Contraltos são espécimes em extinção e tendem a ser substituídas por homens nos palcos e gravações. Quem aponta o fenômeno é a contralto francesa Nathalie Stutzmann, 29, a grande (e única) diva atual do gênero.
Nathalie tem três dos seus 15 CDs solos editados no Brasil. Numa carreira de apenas sete anos, coleciona prêmios e é tida como estrela nos palcos e nos estúdios.
Seu temor maior são os contratenores. Ouviu e detesta a trilha do filme ``Farinelli", sobre o castrado divo da ópera do século 18. Não é para menos. Com a moda da música histórica, a ``prima donna" sofre concorrência do ``primo uomo", com voz mais forte.
Nathalie falou à Folha anteontem, por telefone, de Paris, onde se prepara para uma maratona que cruzará o século.
Folha - As contraltos vivem um drama difícil hoje em dia, não?
Nathalie Stutzmann - Sim. Hoje há quatro contraltos em atividade. A tendência biológica da humanidade é gerar mulheres com voz de soprano e homens barítonos.

**Dados fornecidos**
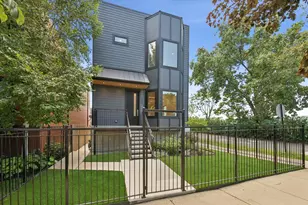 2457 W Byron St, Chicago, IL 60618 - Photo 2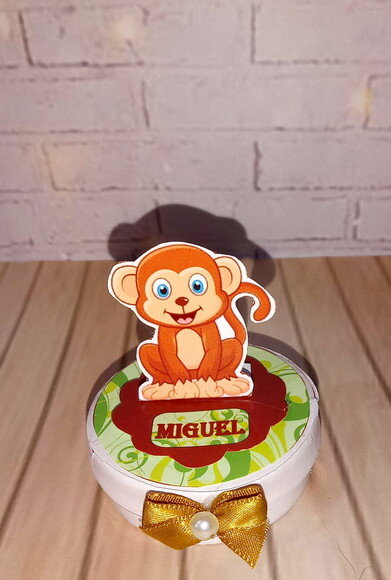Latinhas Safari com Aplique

==

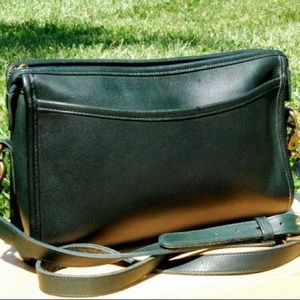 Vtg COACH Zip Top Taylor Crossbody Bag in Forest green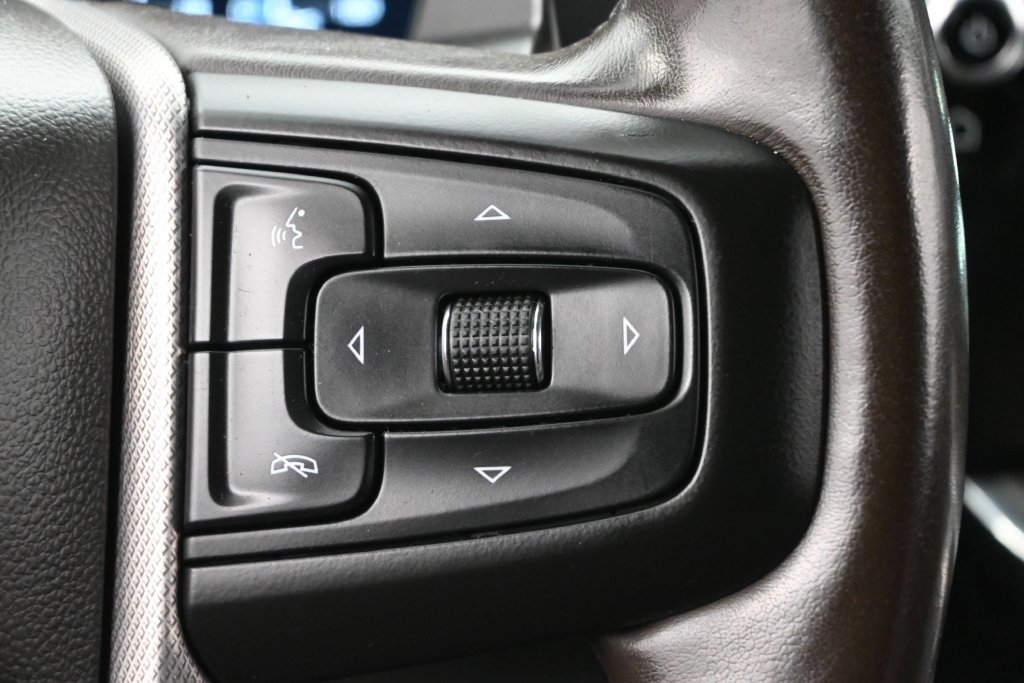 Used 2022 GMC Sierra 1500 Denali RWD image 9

---

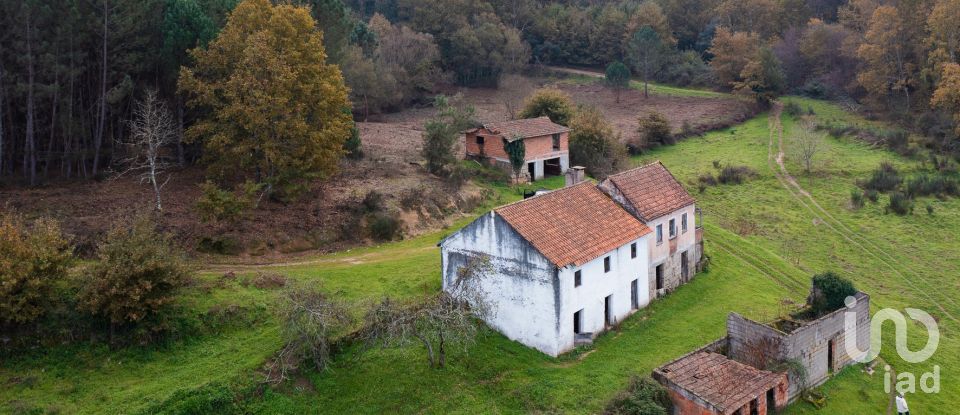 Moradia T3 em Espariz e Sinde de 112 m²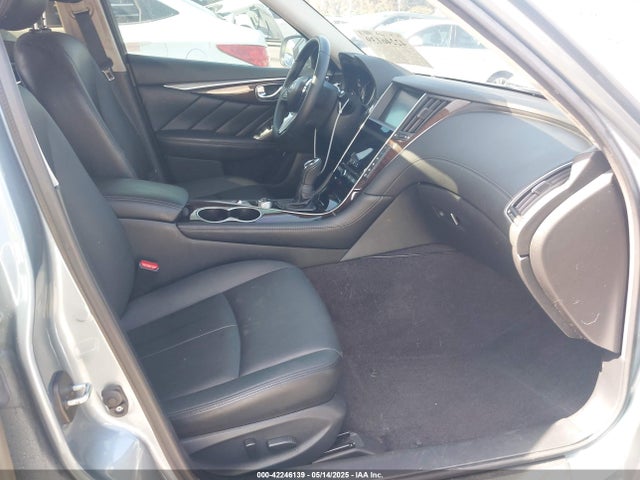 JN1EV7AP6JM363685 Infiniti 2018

**Enunciado do exercício**
Edite o trecho da entrevista com a contralto Nathalie Stutzmann que vai de "Contraltos são espécimes" até "e nos estúdios.", inclusive, substituindo "prêmios" por "troféus".

**Resposta do exercício**
Contraltos são espécimes em extinção e tendem a ser substituídas por homens nos palcos e gravações. Quem aponta o fenômeno é a contralto francesa Nathalie Stutzmann, 29, a grande (e única) diva atual do gênero.
Nathalie tem três dos seus 15 CDs solos editados no Brasil. Numa carreira de apenas sete anos, coleciona troféus e é tida como estrela nos palcos e nos estúdios.